• **Required task 1**: Please reproduce everything from "Her sense of" down to "sweating to death." in the story of PKB.
• **Required task 2**: According to the story of PKB, in which state did PKB grow up?

The Story of PKB

PKB was born 75 years ago. She grew up in Wisconsin, was loved by her parents, grandparents, cousins and of course loved and tortured by her brothers. She married and had 5 beautiful children who grew up to believe she was stupendous (amazing! astounding!). While raising 5 children on her own led to many interesting stories, she also taught them morals and respect for the planet.

She taught her daughters not to litter the world with juicyfruit gum wrappers, and that murmuring and growling were not good when knitting became difficult. It was OK to drip and leave puddles on the seats of the city bus because you had just gotten out of the lake and had to get home, but it was not OK to wear white shoes after Labor Day or before Easter.

Her sense of style and fashion inspired her daughters to create numerous Barbie fashions as she taught them to sew and discouraged the use of paper clips and staples for hemlines. Shopping trips downtown were rewarded with a bag of bridgemix but only if they made it through the fabric department without disturbing any customers or clerks by hanging on or crawling under the bolts of fabric while sweating to death.

• **Stored data**:

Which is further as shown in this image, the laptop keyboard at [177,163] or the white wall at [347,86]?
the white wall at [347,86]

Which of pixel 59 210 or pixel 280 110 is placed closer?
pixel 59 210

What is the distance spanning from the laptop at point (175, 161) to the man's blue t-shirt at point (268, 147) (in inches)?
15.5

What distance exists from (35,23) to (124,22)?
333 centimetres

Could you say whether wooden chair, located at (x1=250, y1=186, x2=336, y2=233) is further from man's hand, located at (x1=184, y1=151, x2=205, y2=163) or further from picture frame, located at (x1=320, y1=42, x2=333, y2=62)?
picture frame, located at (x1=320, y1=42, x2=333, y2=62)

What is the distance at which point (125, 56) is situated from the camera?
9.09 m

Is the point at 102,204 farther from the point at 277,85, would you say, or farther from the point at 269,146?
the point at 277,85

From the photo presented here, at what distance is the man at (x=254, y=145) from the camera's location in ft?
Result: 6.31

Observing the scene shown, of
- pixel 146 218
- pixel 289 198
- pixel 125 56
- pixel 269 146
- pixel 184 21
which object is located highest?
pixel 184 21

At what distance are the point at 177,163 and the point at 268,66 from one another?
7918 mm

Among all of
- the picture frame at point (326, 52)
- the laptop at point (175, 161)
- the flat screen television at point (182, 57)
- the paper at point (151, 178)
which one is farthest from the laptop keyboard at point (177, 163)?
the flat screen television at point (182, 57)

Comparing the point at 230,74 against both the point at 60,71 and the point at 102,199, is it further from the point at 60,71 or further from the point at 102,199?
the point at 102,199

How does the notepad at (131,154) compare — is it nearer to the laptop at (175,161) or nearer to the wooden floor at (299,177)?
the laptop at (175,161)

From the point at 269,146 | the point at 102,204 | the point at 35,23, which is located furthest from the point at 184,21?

• **Written reply 1**:
Her sense of style and fashion inspired her daughters to create numerous Barbie fashions as she taught them to sew and discouraged the use of paper clips and staples for hemlines. Shopping trips downtown were rewarded with a bag of bridgemix but only if they made it through the fabric department without disturbing any customers or clerks by hanging on or crawling under the bolts of fabric while sweating to death.

• **Written reply 2**: Wisconsin.